*** Provided text

The other film that is important to me, but not always remembered as a Christmas film (but most certainly is), is Hook. Robin Williams plays the boy who actually did grow up, and it’s a tale of self-belief and acceptance with a lot of fun thrown in. Again, it’s a star-studded cast with Julia Roberts, Bob Hoskins and Dustin Hoffman easily putting any panto Captain Hook to shame. It’s a film that I have always returned to and watched, again, and again and again, and will probably always continue to do so.

Screen Shot 2013-01-04 at 14.04.02 Anyway, if you managed to catch these two films over the Xmas period, well done you… you took my good advice, and if you don’t have these in your Blu-Ray or DVD collection, go get them in the January sales – they should be staple additions to your collection! But its 2013 now, and what a year of films we have ahead.

Hope you’re excited, if not, I wanted to share a list of my most anticipated films for the first half of the year, so you know what you have to look forward to over the next six months:

Les Miserables

Musical Theatre fans need wait no longer for this luscious retelling of the Victor Hugo book/Cameron MacKintosh stage phenomenon. I’ve seen it, and as a massive fan of the show liked it, but never the less managed to still pick holes in the fact that its never quite going to live up to the musical that I love and admire so dearly.

This film will be a must see for any fans of the show, and for anyone new and intrigued about this concept, you’ll be viewing an almost certain Oscar winning performance from Anne Hathaway as Fantine, and will hopefully enjoy this star-studded cast lead by Hollywood favourite Hugh Jackman. But be prepared, it’s verging on the three-hour mark, with little spoken dialogue and no interval!

For my full review check out my earlier blog post:  https://rebeccaperfectfilmpresenter.wordpress.com/2012/12/18/476/

Les Miserables hits cinema screens 11th January 2013

Django Unchained

It may contain a silent “d” but Django Unchained is causing plenty of controversy over its extensive use of the “N” word in this  American slavery based story. Starring firm favourites Leonardo DiCaprio, Jamie Foxx, and Christoph Waltz, this most certainly should be a must for any Tarantino fans – and I will be front of the queue.

Hailed as one of Tarantino’s best films by those who have seen it, it’s probably not for the faint hearted but will be an interesting and daring take on a very difficult subject matter.

Django Unchained hits cinemas 18th January 2013.

Zero Dark Thirty

Remember when The Hurt Locker came out and the Oscars hosted the biggest David and Goliath showdown between Avatar director and “King of the World” James Cameron and ex-wife Kathryn Bigelow? Well triumphant Bigelow is back with a bold production looking at Al-Quaeda terrorism and the hunt for the most dangerous man in the world.

******

__What to do__:
1. In the film blog post, rewrite everything from "For my full" down to "difficult subject matter.", substituting "Quentin Tarantino" for "Tarantino".
2. Answer these questions from the film blog post:
(a) Who plays the boy who actually did grow up in Hook?
(b) Who plays Fantine in Les Miserables?
(c) On what date does Django Unchained hit cinemas?
The items after this point come from a separate source.

*** Dataset records

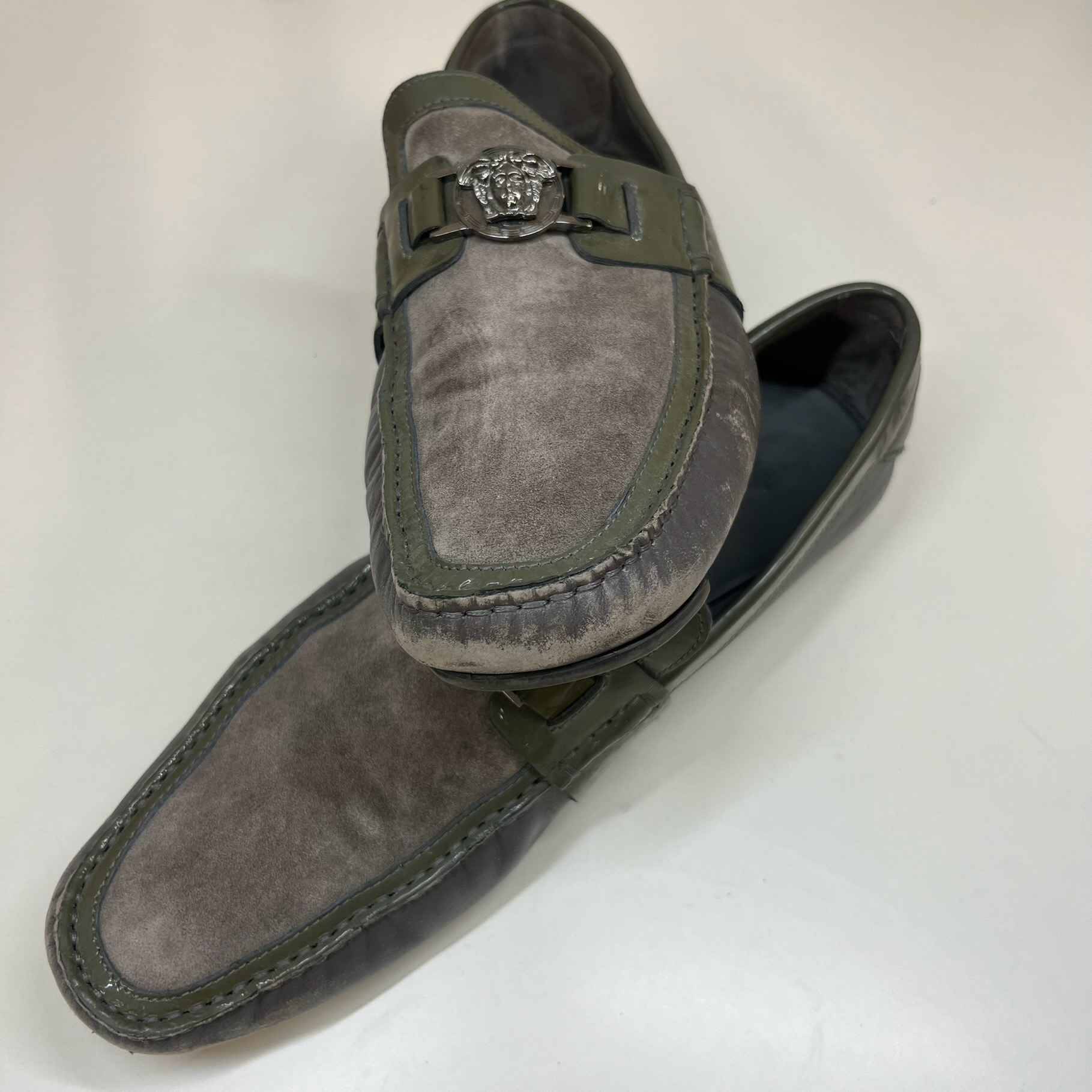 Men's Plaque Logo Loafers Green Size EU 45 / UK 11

******
*** Dataset records

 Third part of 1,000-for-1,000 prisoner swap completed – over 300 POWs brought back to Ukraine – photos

******

__Solved tasks__:
1.
For my full review check out my earlier blog post:  https://rebeccaperfectfilmpresenter.wordpress.com/2012/12/18/476/

Les Miserables hits cinema screens 11th January 2013

Django Unchained

It may contain a silent “d” but Django Unchained is causing plenty of controversy over its extensive use of the “N” word in this  American slavery based story. Starring firm favourites Leonardo DiCaprio, Jamie Foxx, and Christoph Waltz, this most certainly should be a must for any Quentin Tarantino fans – and I will be front of the queue.

Hailed as one of Quentin Tarantino’s best films by those who have seen it, it’s probably not for the faint hearted but will be an interesting and daring take on a very difficult subject matter.

2.
(a) Robin Williams
(b) Anne Hathaway
(c) 18th January 2013